Merle stroked his beard, loosing a small drift of dust and stone chips to patter down his shirt. He brushed them away and shifted, uneasy. ‘And like said lady of easy affections, the wall’s well and truly fucked, Commander.’
Durdil went very still, blood tingling in every limb as something screamed at him to run, run anywhere, just away. ‘Wall’s what?’ he croaked, resisting the urge to press a hand to the slowly tightening band around his chest. Now was really not the time for another heart twinge.
‘We done some digging around, Commander, on the wall and in the guildhouse. Those repairs you ordered three years ago?’ He pointed to Second Last, the end that the East Rank had been bombarding ever since they’d arrived. Durdil nodded, dumb.
‘Didn’t happen. Oh, they did some superficial work down past Second Tower just to make it look like everything was going to plan, but it’s a veneer of good stone over rotten stone that should’ve been chipped out and replaced. You weaken that wall enough, it’s coming down, sir. Ain’t nothing there to stop it. And …’ He paused, awkward, and Durdil’s chest tightened a little more, ‘far as we can tell from the paperwork, well, the order to make good rather than mend come from the palace, sir.’

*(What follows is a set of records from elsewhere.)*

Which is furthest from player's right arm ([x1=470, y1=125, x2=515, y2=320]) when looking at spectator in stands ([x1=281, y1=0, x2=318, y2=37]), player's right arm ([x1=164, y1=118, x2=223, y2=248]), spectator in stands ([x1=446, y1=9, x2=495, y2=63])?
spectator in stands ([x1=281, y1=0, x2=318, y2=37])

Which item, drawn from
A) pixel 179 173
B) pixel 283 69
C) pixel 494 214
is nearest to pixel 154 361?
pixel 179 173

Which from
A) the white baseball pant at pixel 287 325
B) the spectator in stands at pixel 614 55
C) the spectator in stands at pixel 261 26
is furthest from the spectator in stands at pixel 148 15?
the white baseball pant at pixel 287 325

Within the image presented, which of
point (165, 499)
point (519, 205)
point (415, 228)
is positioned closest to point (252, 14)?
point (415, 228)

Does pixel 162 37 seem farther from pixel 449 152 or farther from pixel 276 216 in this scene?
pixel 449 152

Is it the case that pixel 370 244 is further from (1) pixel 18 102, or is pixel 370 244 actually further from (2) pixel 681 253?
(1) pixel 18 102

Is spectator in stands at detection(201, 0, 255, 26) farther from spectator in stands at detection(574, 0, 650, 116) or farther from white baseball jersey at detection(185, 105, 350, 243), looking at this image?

Durdil inhaled through his nostrils with a squeak. His majors were silent statues of denial. It was testament to Durdil’s desperation that he got hold of Merle with one hand and dragged him to the outer edge of the wall, the huge man bobbing along behind him like a cork on a stream. Durdil leant between two merlons and jerked a finger across and downwards.
‘You telling me this wall will crumble? When? How long can it stand?’
Merle didn’t protest being manhandled, probably too surprised someone had managed it to take umbrage. ‘Gatehouse is always the weakest point, Commander, on account of the huge fucking tunnel cut through it. But having walked the length of this wall this morning, and done what tests I can without alerting suspicion, I can tell you the section between Second Tower and Last Bastion is just as weak, where the repairs were supposed to get done and weren’t. She ain’t cracking yet, but when she does …’
‘They knew this,’ Durdil hissed, pointing at the trebuchets and the army behind them. ‘Rivil and that one-eyed shit Galtas knew those repairs hadn’t been made. Have they really been planning this for three years?’
‘Couldn’t say, Commander,’ Merle said as though the question hadn’t been rhetorical. Together they watched as one of the trebuchets unwound and unleashed a rock the size of a carthorse. It tumbled end over end towards the wall between Second Tower and Last Bastion, smashing into the stone with a jarring impact they could feel from the gatehouse. Merle leant dangerously far out over the wall and squinted along its length, as though he could see the damage from here.
Then he stood back and rubbed his palms hissing together. He smelt of smashed rock and sweat. ‘If they’re not stopped, Commander, and emergency repairs aren’t made, I reckon they could get through there in a few more weeks. Same with the gatehouse, if they put their minds to it.’
‘I’m not liking this conversation, Merle,’ Durdil said, amazed at the steadiness of his voice. Bile coated his teeth.
‘Me neither, sir,’ the big man said, ‘but them’s the facts.’
Major Renik was pale as snow and clutching at the healing wound in his side as though Merle’s words had reopened it. Major Vaunt had turned to a pair of runners and sent them for Durdil’s colonels, Yarrow and Edris.
Three weeks to full breach and no reinforcements. Nothing from Mace and the West Rank, nothing from Tariq in the north.